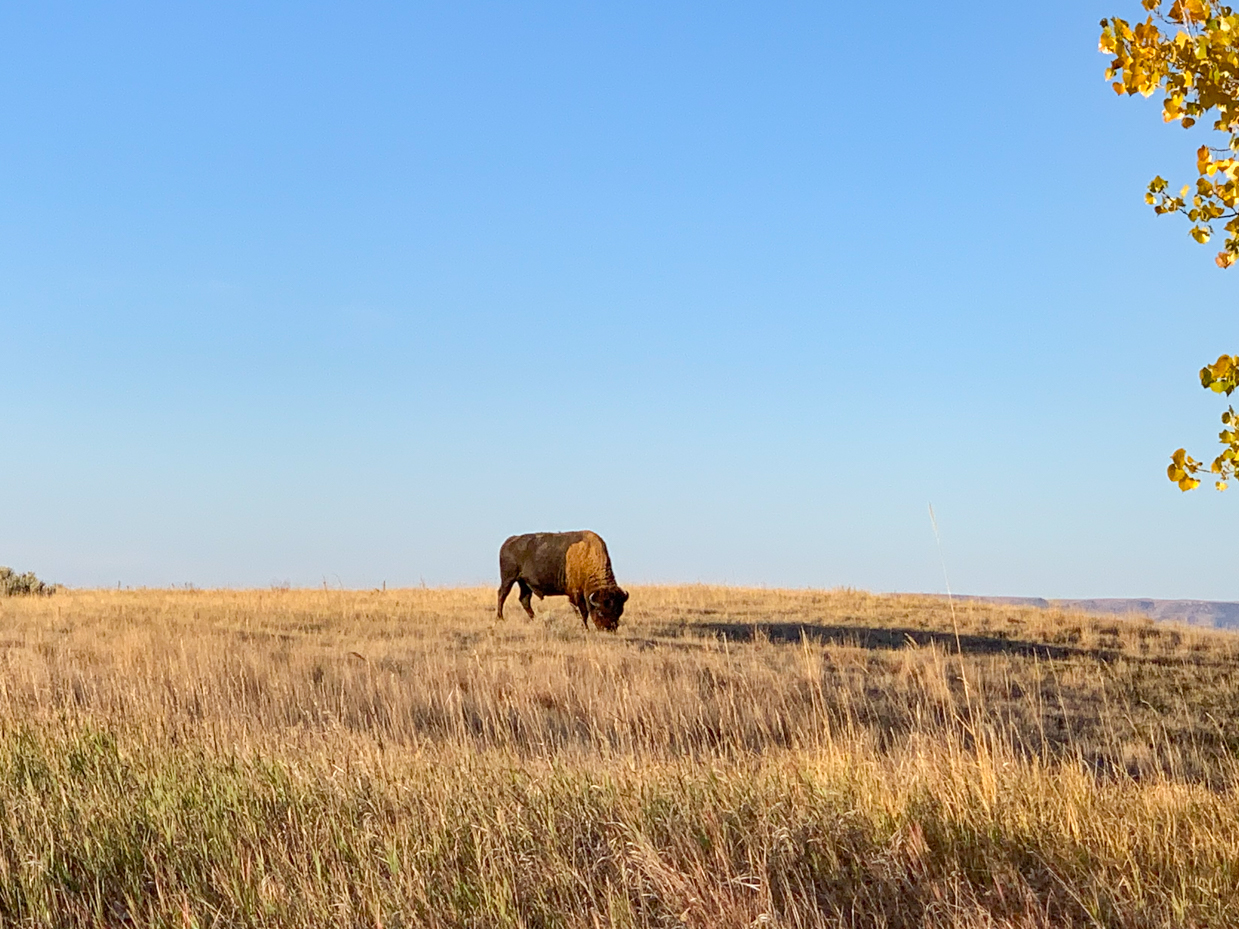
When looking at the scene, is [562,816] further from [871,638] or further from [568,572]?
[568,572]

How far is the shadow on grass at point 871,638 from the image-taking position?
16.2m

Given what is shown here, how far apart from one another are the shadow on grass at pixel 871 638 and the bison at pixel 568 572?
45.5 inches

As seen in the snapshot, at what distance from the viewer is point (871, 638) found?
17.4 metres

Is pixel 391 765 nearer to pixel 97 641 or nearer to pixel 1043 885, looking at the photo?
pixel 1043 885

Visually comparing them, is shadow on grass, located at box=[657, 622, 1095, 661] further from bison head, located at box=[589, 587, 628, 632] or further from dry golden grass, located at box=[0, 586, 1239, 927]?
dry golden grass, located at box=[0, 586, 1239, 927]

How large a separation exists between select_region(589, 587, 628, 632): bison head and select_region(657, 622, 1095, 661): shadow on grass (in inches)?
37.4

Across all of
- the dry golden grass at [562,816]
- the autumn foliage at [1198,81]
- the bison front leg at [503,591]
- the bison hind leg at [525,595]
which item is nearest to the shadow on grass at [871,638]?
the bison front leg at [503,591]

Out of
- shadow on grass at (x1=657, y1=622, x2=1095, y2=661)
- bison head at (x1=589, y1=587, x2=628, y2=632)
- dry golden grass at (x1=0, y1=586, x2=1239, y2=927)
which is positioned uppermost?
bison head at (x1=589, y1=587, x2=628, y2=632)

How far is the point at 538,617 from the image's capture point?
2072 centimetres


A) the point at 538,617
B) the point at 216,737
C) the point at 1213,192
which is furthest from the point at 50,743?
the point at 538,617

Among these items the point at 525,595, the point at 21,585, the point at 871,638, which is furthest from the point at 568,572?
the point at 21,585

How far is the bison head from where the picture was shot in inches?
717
========================================================================
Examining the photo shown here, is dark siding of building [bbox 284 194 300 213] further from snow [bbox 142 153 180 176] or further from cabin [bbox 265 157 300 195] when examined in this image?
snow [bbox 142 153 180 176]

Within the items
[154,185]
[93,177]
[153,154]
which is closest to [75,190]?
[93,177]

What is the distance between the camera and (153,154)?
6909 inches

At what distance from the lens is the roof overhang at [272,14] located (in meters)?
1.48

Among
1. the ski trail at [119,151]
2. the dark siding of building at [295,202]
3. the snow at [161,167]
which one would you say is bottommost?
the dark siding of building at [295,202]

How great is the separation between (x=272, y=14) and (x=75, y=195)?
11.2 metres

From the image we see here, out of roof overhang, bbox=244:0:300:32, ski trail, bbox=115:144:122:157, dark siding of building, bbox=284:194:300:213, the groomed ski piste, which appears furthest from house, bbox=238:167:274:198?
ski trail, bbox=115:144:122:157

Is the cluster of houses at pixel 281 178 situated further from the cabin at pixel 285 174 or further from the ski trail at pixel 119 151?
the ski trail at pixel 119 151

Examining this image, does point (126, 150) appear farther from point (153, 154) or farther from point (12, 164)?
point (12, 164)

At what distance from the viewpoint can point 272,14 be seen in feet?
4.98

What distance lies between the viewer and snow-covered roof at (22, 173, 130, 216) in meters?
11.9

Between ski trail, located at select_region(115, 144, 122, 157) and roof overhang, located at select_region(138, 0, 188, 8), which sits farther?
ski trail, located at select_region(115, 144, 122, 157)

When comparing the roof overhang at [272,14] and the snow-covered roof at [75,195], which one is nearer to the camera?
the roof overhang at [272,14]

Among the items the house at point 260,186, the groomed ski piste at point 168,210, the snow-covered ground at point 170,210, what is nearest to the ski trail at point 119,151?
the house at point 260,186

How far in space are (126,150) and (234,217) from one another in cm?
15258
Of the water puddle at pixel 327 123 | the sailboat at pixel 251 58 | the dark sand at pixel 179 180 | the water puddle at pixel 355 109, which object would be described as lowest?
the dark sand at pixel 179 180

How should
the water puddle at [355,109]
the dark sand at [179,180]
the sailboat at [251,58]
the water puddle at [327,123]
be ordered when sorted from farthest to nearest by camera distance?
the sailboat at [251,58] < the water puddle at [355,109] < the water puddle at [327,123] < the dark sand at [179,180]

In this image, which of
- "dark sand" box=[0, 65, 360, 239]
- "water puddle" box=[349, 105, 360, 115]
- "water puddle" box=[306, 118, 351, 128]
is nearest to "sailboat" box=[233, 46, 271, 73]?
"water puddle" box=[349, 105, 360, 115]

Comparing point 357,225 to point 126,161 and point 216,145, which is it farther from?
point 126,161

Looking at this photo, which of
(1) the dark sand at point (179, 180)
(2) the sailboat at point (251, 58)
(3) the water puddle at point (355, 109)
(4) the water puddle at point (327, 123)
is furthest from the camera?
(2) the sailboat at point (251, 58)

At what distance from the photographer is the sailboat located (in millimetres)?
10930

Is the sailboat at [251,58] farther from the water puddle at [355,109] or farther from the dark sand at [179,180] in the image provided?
========================================================================
▶ [Stated task]: Please extract every line above that contains the word "Among". Case counts, so a line matches only if the capitalization is the same.

▶ [Answer to this problem]:
Among these items the point at 525,595, the point at 21,585, the point at 871,638, which is furthest from the point at 568,572?
Among
Among the items the house at point 260,186, the groomed ski piste at point 168,210, the snow-covered ground at point 170,210, what is nearest to the ski trail at point 119,151?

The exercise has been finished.